AUSGANGSTEXT:

········

Bei der ersten Annäherung dominiert der Respekt: Vor der schieren Masse des Bikes und der optischen Monumentalität des Motors. Die beiden Wasserkübel-großen Zylinderskulpturen kragen weit nach links und rechts aus und inszenieren die gefühlt armdicken Krümmer in Vollchrom eindrucksvoll. Aufgesessen relativiert sich der überwältigende stoffliche Eindruck dann aber sehr schnell. Die Sitzposition nämlich vermittelt zusammen mit dem breiten, flachen Standard-Lenker ein sehr gutes Kontrollgefühl. Die Fußrasten haben die Münchner übrigens mittig platziert, was den Kniewinkel im gut verträglichen Bereich hält, gleichzeitig aber einer fahraktiven Haltung des Piloten zugute kommt. Insgesamt hat BMW die Interaktion Mensch-Maschine sehr gut gelöst.

········

AUFGABEN:
#1 Schreib aus dem Text über das BMW-Motorrad den Abschnitt von "Bei der ersten" bis "sehr gut gelöst." noch einmal ab und ändere dabei "Kontrollgefühl" in "Sicherheitsgefühl".
#2 Wo sind laut dem Text über das BMW-Motorrad die Fußrasten angebracht?

········

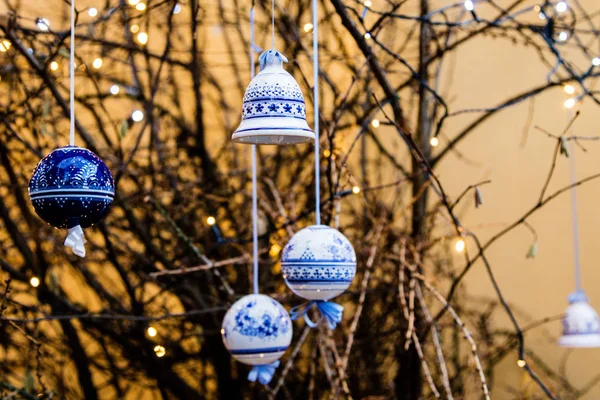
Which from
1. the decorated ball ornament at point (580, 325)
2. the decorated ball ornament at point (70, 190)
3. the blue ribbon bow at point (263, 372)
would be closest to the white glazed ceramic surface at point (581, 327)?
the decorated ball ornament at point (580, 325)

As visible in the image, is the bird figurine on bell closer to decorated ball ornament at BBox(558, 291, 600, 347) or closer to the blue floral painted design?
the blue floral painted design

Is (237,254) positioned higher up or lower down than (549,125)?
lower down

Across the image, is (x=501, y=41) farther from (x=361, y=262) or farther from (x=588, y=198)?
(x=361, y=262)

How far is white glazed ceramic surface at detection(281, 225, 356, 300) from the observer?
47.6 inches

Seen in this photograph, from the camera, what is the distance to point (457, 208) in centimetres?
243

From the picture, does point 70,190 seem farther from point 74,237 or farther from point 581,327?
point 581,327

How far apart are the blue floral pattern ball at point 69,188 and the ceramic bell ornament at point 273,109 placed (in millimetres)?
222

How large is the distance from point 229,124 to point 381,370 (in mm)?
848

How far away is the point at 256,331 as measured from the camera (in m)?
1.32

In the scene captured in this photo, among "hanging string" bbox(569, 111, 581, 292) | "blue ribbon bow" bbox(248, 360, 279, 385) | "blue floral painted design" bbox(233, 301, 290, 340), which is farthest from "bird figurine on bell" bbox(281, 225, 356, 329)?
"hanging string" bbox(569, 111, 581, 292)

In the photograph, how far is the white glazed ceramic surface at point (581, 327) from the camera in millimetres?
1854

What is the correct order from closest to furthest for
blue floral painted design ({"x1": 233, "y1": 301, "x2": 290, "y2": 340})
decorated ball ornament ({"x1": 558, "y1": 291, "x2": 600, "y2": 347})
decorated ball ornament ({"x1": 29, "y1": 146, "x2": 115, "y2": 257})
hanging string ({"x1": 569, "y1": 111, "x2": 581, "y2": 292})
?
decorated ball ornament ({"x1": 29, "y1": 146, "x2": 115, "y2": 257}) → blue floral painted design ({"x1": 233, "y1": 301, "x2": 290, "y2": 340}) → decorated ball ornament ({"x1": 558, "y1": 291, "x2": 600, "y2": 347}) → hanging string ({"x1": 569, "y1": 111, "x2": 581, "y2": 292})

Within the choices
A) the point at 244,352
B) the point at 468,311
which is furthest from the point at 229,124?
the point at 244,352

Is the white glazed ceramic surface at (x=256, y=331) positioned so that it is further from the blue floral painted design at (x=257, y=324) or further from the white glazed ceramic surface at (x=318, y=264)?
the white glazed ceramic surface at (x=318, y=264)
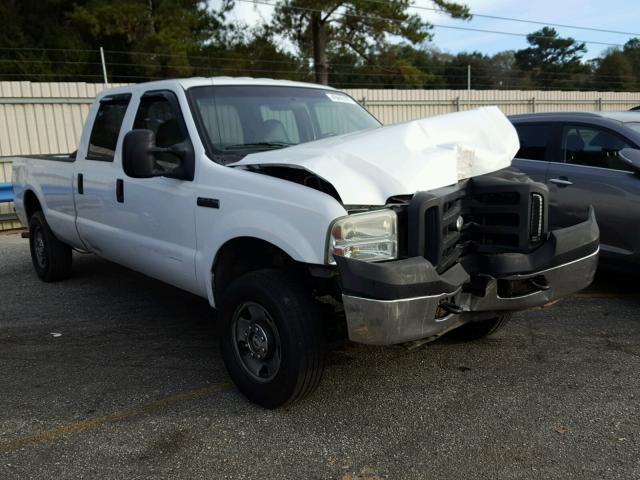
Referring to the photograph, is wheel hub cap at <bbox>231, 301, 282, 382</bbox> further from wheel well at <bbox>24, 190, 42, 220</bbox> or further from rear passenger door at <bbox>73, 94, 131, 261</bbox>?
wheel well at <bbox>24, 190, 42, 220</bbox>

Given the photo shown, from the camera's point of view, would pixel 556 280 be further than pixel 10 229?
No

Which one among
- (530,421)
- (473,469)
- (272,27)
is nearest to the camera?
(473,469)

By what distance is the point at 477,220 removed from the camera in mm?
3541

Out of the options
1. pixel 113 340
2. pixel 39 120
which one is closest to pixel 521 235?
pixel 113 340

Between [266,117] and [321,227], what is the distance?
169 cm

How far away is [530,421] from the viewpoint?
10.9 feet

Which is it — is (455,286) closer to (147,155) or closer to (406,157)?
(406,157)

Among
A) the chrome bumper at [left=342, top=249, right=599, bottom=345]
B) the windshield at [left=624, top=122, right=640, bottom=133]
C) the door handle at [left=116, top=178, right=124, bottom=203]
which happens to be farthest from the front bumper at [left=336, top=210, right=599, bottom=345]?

········

ANTWORTEN DER REIHE:
#1
Bei der ersten Annäherung dominiert der Respekt: Vor der schieren Masse des Bikes und der optischen Monumentalität des Motors. Die beiden Wasserkübel-großen Zylinderskulpturen kragen weit nach links und rechts aus und inszenieren die gefühlt armdicken Krümmer in Vollchrom eindrucksvoll. Aufgesessen relativiert sich der überwältigende stoffliche Eindruck dann aber sehr schnell. Die Sitzposition nämlich vermittelt zusammen mit dem breiten, flachen Standard-Lenker ein sehr gutes Sicherheitsgefühl. Die Fußrasten haben die Münchner übrigens mittig platziert, was den Kniewinkel im gut verträglichen Bereich hält, gleichzeitig aber einer fahraktiven Haltung des Piloten zugute kommt. Insgesamt hat BMW die Interaktion Mensch-Maschine sehr gut gelöst.

#2 Die Fußrasten sitzen mittig.